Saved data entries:
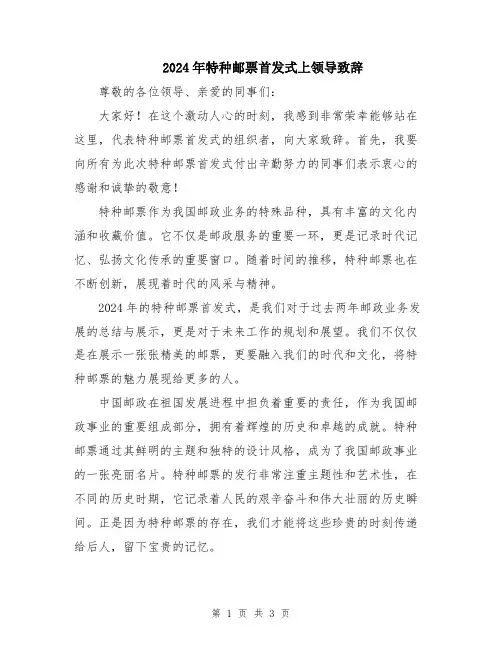 2024年特种邮票首发式上领导致辞

尊敬的各位领导、亲爱的同事们:

大家好!在这个激动人心的时刻,我感到非常荣幸能够站在这里,代表特种邮票首发式的组织者,向大家致辞。首先,我要向所有为此次特种邮票首发式付出辛勤努力的同事们表示衷心的感谢和诚挚的敬意!

特种邮票作为我国邮政业务的特殊品种,具有丰富的文化内涵和收藏价值。它不仅是邮政服务的重要一环,更是记录时代记忆、弘扬文化传承的重要窗口。随着时间的推移,特种邮票也在不断创新,展现着时代的风采与精神。

2024年的特种邮票首发式,是我们对于过去两年邮政业务发展的总结与展示,更是对于未来工作的规划和展望。我们不仅仅是在展示一张张精美的邮票,更要融入我们的时代和文化,将特种邮票的魅力展现给更多的人。

中国邮政在祖国发展进程中担负着重要的责任,作为我国邮政事业的重要组成部分,拥有着辉煌的历史和卓越的成就。特种邮票通过其鲜明的主题和独特的设计风格,成为了我国邮政事业的一张亮丽名片。特种邮票的发行非常注重主题性和艺术性,在不同的历史时期,它记录着人民的艰辛奋斗和伟大壮丽的历史瞬间。正是因为特种邮票的存在,我们才能将这些珍贵的时刻传递给后人,留下宝贵的记忆。

第 1 页 共 3 页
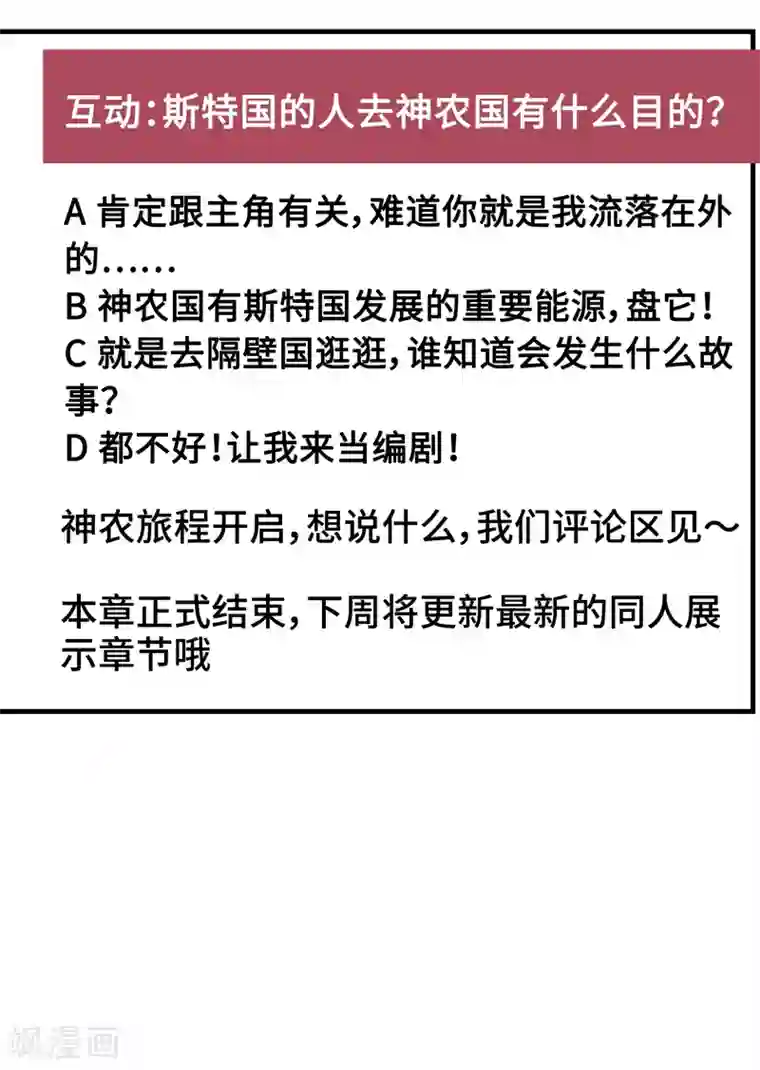 互动：斯特国的人去神农国有什么目的？

A 肯定跟主角有关，难道你就是我流落在外的……
B 神农国有斯特国发展的重要能源，盘它！
C 就是去隔壁国逛逛，谁知道会发生什么故事？
D 都不好！让我来当编剧！

神农旅程开启，想说什么，我们评论区见～

本章正式结束，下周将更新最新的同人展示章节哦

飒漫画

• Task: Leave out the pictures and transcribe the entries above exactly.

• Written reply:
 2024年特种邮票首发式上领导致辞

尊敬的各位领导、亲爱的同事们:

大家好!在这个激动人心的时刻,我感到非常荣幸能够站在这里,代表特种邮票首发式的组织者,向大家致辞。首先,我要向所有为此次特种邮票首发式付出辛勤努力的同事们表示衷心的感谢和诚挚的敬意!

特种邮票作为我国邮政业务的特殊品种,具有丰富的文化内涵和收藏价值。它不仅是邮政服务的重要一环,更是记录时代记忆、弘扬文化传承的重要窗口。随着时间的推移,特种邮票也在不断创新,展现着时代的风采与精神。

2024年的特种邮票首发式,是我们对于过去两年邮政业务发展的总结与展示,更是对于未来工作的规划和展望。我们不仅仅是在展示一张张精美的邮票,更要融入我们的时代和文化,将特种邮票的魅力展现给更多的人。

中国邮政在祖国发展进程中担负着重要的责任,作为我国邮政事业的重要组成部分,拥有着辉煌的历史和卓越的成就。特种邮票通过其鲜明的主题和独特的设计风格,成为了我国邮政事业的一张亮丽名片。特种邮票的发行非常注重主题性和艺术性,在不同的历史时期,它记录着人民的艰辛奋斗和伟大壮丽的历史瞬间。正是因为特种邮票的存在,我们才能将这些珍贵的时刻传递给后人,留下宝贵的记忆。

第 1 页 共 3 页
 互动：斯特国的人去神农国有什么目的？

A 肯定跟主角有关，难道你就是我流落在外的……
B 神农国有斯特国发展的重要能源，盘它！
C 就是去隔壁国逛逛，谁知道会发生什么故事？
D 都不好！让我来当编剧！

神农旅程开启，想说什么，我们评论区见～

本章正式结束，下周将更新最新的同人展示章节哦

飒漫画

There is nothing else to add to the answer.